**Written request:** From the line that holds "top=275, right=600, bottom=399]?" to the last line of the data, copy everything exactly; leave out all the rest.

──────── Given data ────────

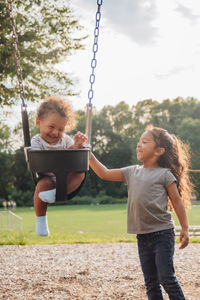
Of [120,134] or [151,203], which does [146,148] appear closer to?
[151,203]

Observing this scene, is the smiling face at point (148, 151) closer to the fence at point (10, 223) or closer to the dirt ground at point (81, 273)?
the dirt ground at point (81, 273)

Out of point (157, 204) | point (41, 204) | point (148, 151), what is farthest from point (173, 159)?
point (41, 204)

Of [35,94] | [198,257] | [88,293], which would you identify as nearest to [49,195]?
[88,293]

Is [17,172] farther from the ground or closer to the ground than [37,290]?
closer to the ground

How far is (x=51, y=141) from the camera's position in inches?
120

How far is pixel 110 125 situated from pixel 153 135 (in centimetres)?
5132

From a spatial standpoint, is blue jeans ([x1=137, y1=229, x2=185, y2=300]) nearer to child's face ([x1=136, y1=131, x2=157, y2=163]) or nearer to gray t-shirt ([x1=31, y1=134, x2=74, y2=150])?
child's face ([x1=136, y1=131, x2=157, y2=163])

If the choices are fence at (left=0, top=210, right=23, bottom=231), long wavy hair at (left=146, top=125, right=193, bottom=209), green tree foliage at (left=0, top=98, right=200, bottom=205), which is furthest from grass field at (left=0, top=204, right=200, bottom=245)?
green tree foliage at (left=0, top=98, right=200, bottom=205)

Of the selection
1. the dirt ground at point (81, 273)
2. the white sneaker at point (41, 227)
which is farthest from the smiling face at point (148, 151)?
the dirt ground at point (81, 273)

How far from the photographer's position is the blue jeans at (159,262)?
9.53 feet

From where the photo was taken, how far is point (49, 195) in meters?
2.81

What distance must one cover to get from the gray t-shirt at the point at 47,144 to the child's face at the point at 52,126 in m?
0.05

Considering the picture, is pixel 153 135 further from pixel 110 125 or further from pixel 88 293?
pixel 110 125

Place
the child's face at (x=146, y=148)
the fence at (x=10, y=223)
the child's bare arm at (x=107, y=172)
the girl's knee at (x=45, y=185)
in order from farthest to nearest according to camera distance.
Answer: the fence at (x=10, y=223) < the child's bare arm at (x=107, y=172) < the child's face at (x=146, y=148) < the girl's knee at (x=45, y=185)
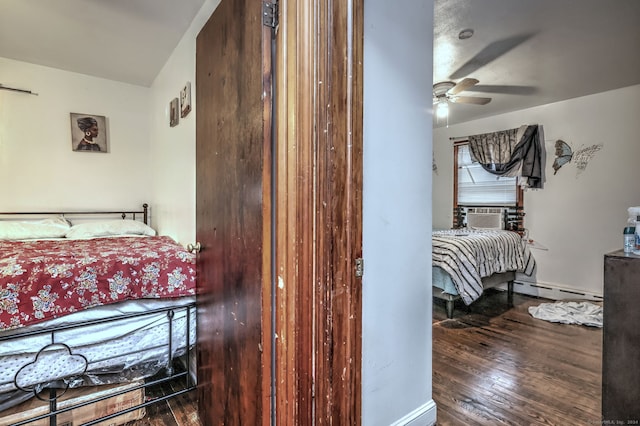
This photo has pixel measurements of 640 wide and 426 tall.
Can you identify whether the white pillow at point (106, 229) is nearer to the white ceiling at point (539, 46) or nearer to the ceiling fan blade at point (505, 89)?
the white ceiling at point (539, 46)

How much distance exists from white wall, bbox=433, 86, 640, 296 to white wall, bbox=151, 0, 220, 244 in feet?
13.6

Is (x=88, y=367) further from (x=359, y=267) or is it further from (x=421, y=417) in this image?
(x=421, y=417)

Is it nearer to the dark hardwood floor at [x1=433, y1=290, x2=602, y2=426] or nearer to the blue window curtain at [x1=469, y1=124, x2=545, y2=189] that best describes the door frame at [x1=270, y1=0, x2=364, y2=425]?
Result: the dark hardwood floor at [x1=433, y1=290, x2=602, y2=426]

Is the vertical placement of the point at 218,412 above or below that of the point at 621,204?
below

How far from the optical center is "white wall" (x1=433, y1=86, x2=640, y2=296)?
11.1 ft

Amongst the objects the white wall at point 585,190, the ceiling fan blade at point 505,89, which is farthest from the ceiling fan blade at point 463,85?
the white wall at point 585,190

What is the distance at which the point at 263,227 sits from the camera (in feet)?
3.43

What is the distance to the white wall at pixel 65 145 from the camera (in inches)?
123

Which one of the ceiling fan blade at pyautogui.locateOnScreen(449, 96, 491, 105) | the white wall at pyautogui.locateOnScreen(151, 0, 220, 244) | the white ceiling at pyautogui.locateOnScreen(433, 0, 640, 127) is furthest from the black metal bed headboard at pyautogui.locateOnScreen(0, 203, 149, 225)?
the ceiling fan blade at pyautogui.locateOnScreen(449, 96, 491, 105)

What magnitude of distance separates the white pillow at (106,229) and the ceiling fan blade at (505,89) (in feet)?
12.9

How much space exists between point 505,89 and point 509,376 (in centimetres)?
299

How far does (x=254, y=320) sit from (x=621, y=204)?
436 centimetres

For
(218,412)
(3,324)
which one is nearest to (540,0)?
(218,412)

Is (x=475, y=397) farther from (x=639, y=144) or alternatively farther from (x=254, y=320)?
(x=639, y=144)
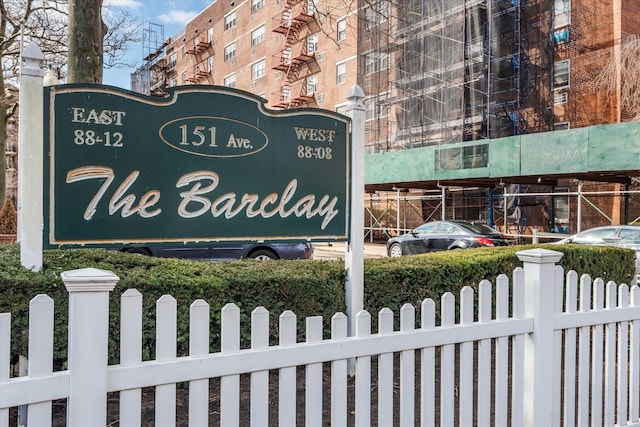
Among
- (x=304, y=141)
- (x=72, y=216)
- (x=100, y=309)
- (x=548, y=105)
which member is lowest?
(x=100, y=309)

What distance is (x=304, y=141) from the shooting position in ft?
13.0

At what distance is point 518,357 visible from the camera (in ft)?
9.10

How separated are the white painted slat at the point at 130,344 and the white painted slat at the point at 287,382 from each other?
0.58 m

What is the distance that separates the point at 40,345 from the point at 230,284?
197 centimetres

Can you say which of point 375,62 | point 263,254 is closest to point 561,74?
point 375,62

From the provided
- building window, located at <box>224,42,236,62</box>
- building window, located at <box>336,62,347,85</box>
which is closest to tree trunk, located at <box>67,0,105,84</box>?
building window, located at <box>336,62,347,85</box>

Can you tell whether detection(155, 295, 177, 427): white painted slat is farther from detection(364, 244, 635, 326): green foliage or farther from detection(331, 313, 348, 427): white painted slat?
detection(364, 244, 635, 326): green foliage

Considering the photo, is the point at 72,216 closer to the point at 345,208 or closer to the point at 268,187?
the point at 268,187

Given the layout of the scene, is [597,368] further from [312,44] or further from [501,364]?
[312,44]

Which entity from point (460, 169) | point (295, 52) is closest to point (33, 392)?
point (460, 169)

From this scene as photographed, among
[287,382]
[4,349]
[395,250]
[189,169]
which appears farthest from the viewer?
[395,250]

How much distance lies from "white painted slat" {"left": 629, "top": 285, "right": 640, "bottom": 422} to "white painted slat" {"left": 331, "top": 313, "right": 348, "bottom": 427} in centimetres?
211

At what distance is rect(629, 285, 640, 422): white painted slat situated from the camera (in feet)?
10.5

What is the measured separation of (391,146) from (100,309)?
24.2 metres
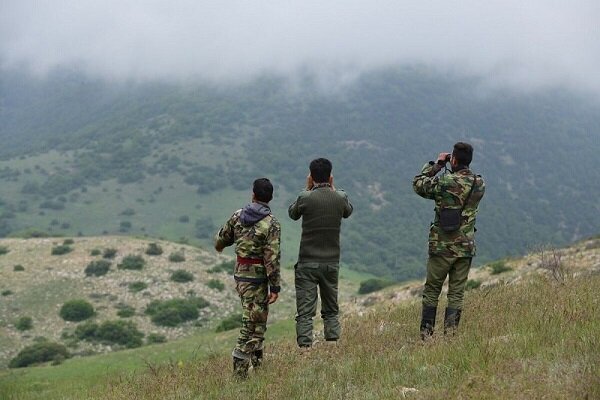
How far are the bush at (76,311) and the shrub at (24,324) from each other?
2.44 m

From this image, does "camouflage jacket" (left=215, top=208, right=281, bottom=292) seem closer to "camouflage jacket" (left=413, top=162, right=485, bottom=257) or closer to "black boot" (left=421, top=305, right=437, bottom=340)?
"camouflage jacket" (left=413, top=162, right=485, bottom=257)

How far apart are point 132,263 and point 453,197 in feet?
Result: 156

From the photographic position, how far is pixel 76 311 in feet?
140

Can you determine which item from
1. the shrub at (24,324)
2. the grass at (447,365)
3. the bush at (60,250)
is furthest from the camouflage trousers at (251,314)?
the bush at (60,250)

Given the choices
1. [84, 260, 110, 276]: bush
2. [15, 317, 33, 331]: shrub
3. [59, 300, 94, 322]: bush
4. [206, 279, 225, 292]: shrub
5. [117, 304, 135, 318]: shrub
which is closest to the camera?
[15, 317, 33, 331]: shrub

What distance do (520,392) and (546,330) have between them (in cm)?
240

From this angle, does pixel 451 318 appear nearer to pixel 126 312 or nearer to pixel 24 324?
pixel 24 324

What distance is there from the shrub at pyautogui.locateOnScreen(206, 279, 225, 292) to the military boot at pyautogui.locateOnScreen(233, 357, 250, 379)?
145ft

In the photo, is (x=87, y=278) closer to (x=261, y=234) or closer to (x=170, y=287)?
(x=170, y=287)

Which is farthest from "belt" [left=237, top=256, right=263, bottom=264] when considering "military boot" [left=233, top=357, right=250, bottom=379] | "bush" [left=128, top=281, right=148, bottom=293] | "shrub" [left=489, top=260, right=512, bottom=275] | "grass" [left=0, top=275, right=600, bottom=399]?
"bush" [left=128, top=281, right=148, bottom=293]

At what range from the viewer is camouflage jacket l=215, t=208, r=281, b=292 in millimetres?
7340

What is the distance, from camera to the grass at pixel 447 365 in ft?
16.9

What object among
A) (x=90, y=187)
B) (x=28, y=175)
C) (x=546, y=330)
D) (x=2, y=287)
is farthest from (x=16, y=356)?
(x=28, y=175)

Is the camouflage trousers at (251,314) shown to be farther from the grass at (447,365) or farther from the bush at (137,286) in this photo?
the bush at (137,286)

────────

**Output of the exercise:**
Which is farthest from "belt" [left=237, top=256, right=263, bottom=264] when considering "military boot" [left=233, top=357, right=250, bottom=379] | "bush" [left=128, top=281, right=148, bottom=293] | "shrub" [left=489, top=260, right=512, bottom=275] | "grass" [left=0, top=275, right=600, bottom=399]?
"bush" [left=128, top=281, right=148, bottom=293]

At what range from the viewer is camouflage jacket l=215, t=208, r=281, b=292 in millimetres?
7340

What is the distance, from camera to the grass at pixel 447 365 in ft?
16.9

What object among
A) (x=90, y=187)
B) (x=28, y=175)
C) (x=546, y=330)
D) (x=2, y=287)
is farthest from (x=16, y=356)?
(x=28, y=175)

Is the camouflage trousers at (251,314) shown to be farther from the grass at (447,365) or farther from the bush at (137,286) in this photo?
the bush at (137,286)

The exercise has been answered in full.